Track x Track: The Amity Affliction – Not Without My Ghosts

Australian metalcore four-piece The Amity Affliction are back with their feature-packed new album ‘Not Without My Ghosts’, a record that sees them rope in a bunch of friends, from established names like Comeback Kid’s Andrew Neufeld and The Plot in You’s Landon Tewers, to buzzy newcomer Phem.

The album “mostly deals with the paradox of not wanting to be alive, and yet needing to stay here, while also mourning the loss of friends and trying to use the music as catharsis,” vocalist Joel Birch explains. It’s an emotional ride.

Here, Joel talks us through the entire record from front to back.


Show Me Your God

The song is the first in a series of explorations and internal meditations on how our past shapes us and interacts with our various mental struggles in the present, drawing from both personal experience and also the trauma of close friends who have passed away or who have dealt with close loved ones passing away.

It’s Hell Down Here

This song is a letter from myself and Ahren, written by me to our friends who have passed on to the other side.

Fade Away

This song is way more miserable than it appears; I remember writing it when I was honestly hoping for the bus to crash or to not wake up the next day and wanted to leave a little remnant of myself behind, letting my wife know how I felt had nothing to do with her. Mental illness rules.

Death And The Setting Sun (Feat. Andrew Neufeld)

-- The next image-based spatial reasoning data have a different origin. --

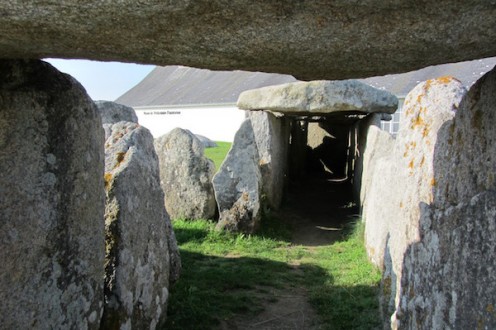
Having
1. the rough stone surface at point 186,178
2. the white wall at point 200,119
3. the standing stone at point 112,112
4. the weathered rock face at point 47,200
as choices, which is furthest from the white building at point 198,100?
the weathered rock face at point 47,200

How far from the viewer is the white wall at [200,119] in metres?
25.3

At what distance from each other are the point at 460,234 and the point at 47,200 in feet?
6.28

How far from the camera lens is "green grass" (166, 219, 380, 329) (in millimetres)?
4391

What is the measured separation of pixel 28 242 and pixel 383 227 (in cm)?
368

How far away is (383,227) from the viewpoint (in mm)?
5312

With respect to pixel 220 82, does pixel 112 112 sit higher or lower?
lower

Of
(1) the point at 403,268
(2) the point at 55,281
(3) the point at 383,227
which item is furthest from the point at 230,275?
(2) the point at 55,281

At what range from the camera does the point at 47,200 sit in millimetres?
2596

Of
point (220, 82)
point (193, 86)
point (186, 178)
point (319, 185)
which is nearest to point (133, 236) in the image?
point (186, 178)

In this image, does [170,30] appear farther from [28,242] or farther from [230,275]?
[230,275]

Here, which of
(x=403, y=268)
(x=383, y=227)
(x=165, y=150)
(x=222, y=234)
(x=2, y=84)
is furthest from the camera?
(x=165, y=150)

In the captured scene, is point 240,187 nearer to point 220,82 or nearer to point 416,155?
point 416,155

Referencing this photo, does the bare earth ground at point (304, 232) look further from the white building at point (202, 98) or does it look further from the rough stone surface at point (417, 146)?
the white building at point (202, 98)

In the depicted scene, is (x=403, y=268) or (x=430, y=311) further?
(x=403, y=268)
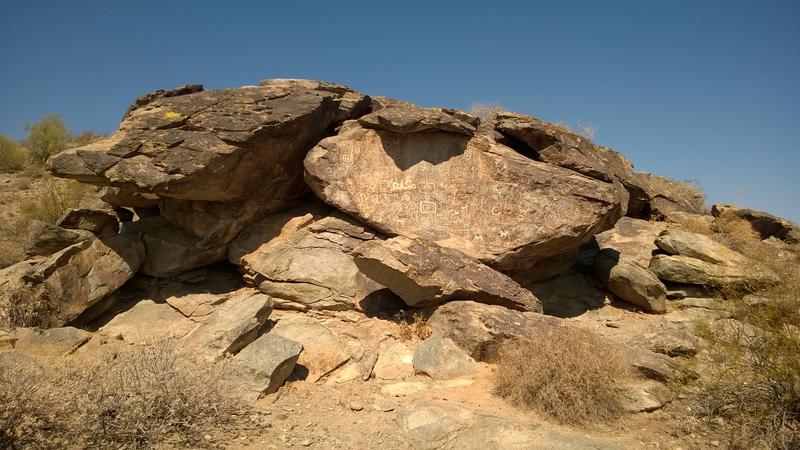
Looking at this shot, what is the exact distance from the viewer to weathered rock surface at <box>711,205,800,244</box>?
11750 millimetres

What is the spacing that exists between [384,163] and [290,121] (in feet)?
6.08

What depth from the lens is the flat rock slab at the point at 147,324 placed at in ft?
24.3

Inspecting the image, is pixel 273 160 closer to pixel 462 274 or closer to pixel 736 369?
pixel 462 274

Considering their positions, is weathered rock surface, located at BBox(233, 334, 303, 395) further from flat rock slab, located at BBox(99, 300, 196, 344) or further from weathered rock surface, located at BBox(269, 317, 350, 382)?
flat rock slab, located at BBox(99, 300, 196, 344)

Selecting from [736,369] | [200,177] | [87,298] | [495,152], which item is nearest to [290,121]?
[200,177]

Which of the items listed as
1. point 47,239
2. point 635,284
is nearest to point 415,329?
point 635,284

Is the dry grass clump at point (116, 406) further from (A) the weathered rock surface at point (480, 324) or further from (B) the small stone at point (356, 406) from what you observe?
(A) the weathered rock surface at point (480, 324)

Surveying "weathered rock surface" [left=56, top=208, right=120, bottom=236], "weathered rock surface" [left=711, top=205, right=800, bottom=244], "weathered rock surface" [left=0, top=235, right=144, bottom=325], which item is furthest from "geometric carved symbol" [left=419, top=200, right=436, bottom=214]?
"weathered rock surface" [left=711, top=205, right=800, bottom=244]

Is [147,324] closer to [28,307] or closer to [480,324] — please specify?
[28,307]

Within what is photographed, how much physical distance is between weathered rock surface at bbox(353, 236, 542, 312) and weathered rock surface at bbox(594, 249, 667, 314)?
2057 mm

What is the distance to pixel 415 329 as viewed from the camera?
7.22m

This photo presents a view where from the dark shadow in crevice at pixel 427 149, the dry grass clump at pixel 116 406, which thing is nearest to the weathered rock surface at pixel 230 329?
the dry grass clump at pixel 116 406

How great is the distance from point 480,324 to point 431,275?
43.6 inches

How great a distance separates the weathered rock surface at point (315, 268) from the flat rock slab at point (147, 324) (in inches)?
54.1
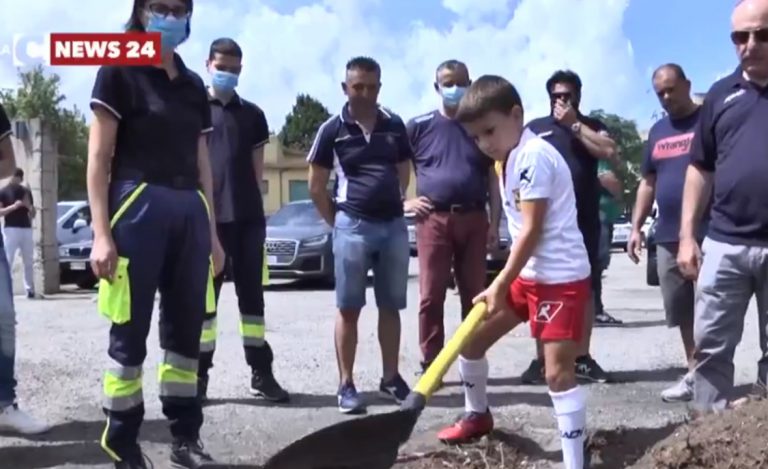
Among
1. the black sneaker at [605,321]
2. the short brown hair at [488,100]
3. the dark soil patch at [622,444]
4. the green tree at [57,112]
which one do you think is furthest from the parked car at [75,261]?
the green tree at [57,112]

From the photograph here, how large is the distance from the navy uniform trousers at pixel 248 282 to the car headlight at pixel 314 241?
34.2ft

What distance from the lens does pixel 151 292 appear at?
4820 millimetres

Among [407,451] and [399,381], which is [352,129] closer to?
[399,381]

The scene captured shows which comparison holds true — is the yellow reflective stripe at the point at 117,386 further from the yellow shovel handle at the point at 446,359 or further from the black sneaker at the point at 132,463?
the yellow shovel handle at the point at 446,359

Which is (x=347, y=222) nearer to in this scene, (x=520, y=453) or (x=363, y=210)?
(x=363, y=210)

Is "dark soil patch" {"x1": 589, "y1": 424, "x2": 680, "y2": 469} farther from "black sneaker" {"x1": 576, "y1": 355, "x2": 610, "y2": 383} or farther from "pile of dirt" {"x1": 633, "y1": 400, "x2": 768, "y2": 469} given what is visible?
"black sneaker" {"x1": 576, "y1": 355, "x2": 610, "y2": 383}

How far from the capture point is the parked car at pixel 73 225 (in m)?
17.9

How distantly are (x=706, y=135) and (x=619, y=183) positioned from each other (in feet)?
11.2

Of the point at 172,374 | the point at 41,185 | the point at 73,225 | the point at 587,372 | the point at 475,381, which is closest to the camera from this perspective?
the point at 172,374

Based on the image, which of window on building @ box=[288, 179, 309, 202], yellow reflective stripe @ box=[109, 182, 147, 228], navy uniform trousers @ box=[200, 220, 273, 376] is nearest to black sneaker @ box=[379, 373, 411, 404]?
navy uniform trousers @ box=[200, 220, 273, 376]

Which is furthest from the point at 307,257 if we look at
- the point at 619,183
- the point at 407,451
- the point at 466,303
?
the point at 407,451

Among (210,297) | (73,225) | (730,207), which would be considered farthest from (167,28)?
(73,225)

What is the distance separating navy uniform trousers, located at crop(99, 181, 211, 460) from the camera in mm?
4770

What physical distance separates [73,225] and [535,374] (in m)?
12.9
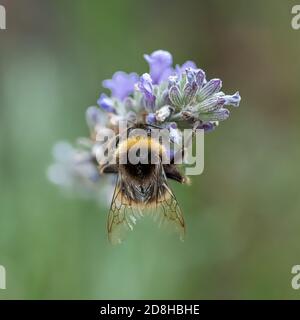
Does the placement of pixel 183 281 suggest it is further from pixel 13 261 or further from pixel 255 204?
pixel 13 261

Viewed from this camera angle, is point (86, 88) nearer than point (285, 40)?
Answer: Yes

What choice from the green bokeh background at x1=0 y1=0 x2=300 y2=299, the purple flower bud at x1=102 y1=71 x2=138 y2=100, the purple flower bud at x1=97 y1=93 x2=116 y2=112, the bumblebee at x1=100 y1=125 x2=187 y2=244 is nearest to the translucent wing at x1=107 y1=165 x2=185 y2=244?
the bumblebee at x1=100 y1=125 x2=187 y2=244

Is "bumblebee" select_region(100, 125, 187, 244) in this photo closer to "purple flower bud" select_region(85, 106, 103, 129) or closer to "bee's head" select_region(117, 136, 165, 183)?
"bee's head" select_region(117, 136, 165, 183)

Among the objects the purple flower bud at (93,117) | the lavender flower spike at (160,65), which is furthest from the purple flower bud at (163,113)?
the purple flower bud at (93,117)

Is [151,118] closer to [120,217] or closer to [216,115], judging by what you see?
[216,115]

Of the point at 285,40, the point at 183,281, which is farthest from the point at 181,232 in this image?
the point at 285,40
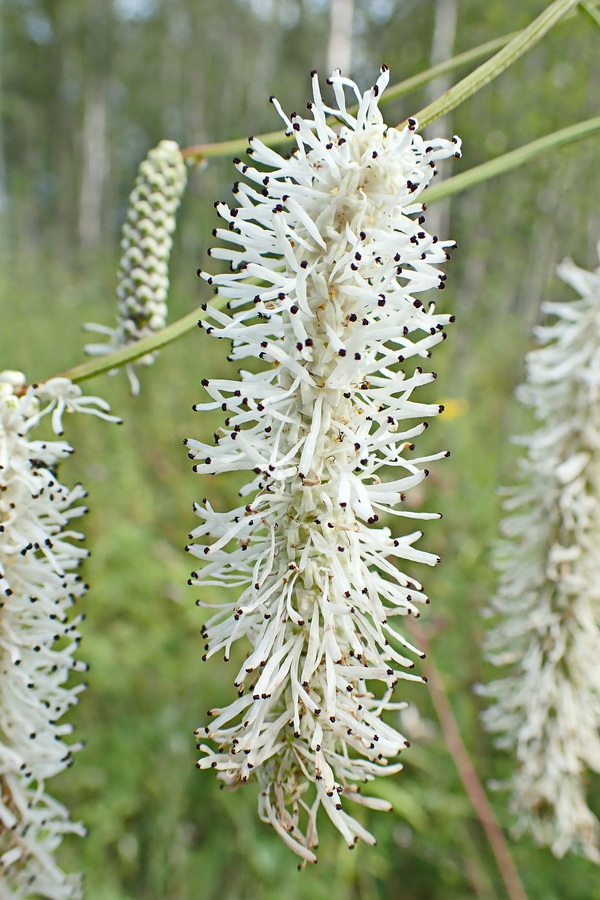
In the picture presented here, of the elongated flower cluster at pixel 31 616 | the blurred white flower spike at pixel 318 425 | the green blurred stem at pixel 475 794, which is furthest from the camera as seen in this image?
the green blurred stem at pixel 475 794

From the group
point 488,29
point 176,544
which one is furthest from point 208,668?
point 488,29

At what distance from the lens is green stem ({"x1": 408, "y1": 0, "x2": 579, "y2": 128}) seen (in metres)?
1.00

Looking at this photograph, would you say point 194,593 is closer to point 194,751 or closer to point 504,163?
point 194,751

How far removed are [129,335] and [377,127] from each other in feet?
1.83

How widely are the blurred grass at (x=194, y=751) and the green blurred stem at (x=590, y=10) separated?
1745 mm

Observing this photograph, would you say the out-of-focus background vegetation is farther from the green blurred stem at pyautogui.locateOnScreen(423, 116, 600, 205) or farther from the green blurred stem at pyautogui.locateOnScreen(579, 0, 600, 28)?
the green blurred stem at pyautogui.locateOnScreen(579, 0, 600, 28)

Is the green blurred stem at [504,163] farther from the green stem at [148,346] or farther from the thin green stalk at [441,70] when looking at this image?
the green stem at [148,346]

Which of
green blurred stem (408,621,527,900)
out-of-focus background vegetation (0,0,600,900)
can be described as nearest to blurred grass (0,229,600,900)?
out-of-focus background vegetation (0,0,600,900)

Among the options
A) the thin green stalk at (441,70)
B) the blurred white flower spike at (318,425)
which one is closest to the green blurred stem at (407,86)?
the thin green stalk at (441,70)

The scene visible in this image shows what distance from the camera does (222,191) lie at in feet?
46.6

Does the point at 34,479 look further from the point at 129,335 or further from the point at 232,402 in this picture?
the point at 232,402

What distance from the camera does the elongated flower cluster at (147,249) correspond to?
131 centimetres

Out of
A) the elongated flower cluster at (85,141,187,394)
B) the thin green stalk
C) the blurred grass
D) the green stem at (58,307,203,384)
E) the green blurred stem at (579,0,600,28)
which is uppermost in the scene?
the green blurred stem at (579,0,600,28)

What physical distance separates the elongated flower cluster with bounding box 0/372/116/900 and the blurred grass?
100 cm
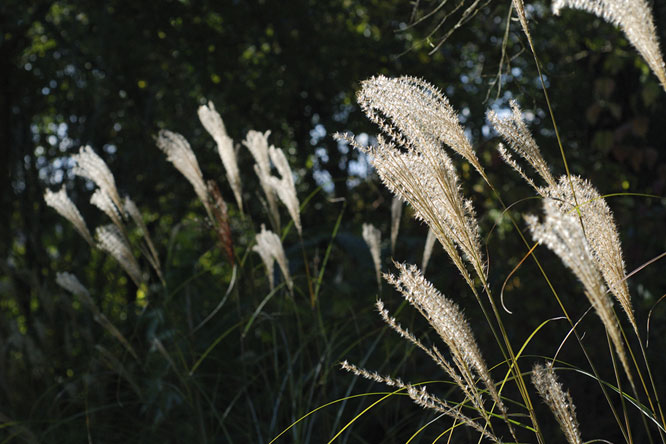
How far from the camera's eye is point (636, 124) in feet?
9.69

This song references some biblical ideas about the setting sun representing us dying only to be reborn in the afterlife, like the sun rises again each day, as well as pulling from ‘Waiting For God’ and the idea of purgatory. Take from that what you will; it’s quite the mix of ideas to funnel into one track. It’s also a morbid and hopeless song about being completely stuck and thinking the only way out of here is to kill yourself. A really happy number. A bop.

I See Dead People (Feat. Louie Knuxx)

The ongoing and nebulous struggle that comes with dealing with the pain of friends killing themselves while myself dealing with passive suicidal ideation. Not sure you need more than that; it sums it up.

When It Rains It Pours (Feat. Landon Tewers)

I wrote this song for really angry people, and I hope they get really angry to it and smash some walls or something. Go, Kyle.

The Big Sleep

This song has one of the saddest lines I think I’ve ever written: While we’re here, can we ever be free? Off to the stars for me; I just want to believe. I really, really dislike religion, but there is something romantic about the desire to ascend from Earth into some other realm. Sometimes in the depths of a depressive episode, I just want to believe that there is something better beyond what I know, even though every part of me believes that when we die, that’s the end.

Close To Me

I feel like I destroy everything around me; I’m sure a great deal of people out there who suffer from depression or bipolar or anxiety or any other number of mental illnesses understands this song well.

God Voice

Another cheery song about wanting to be gone from this world. I call it the God Voice mockingly because I grew up being told we had to listen to God speaking to us, and all I ever heard was a voice telling me to exit stage left.

Not Without My Ghosts (Feat. Phem)

A song about the way in which you can’t travel through life without dragging the ghosts of your past behind you and how they manifest in their various forms.

Taken from the June 2023 edition of Upset. The Amity Affliction’s album ‘Not Without My Ghosts’ is out now.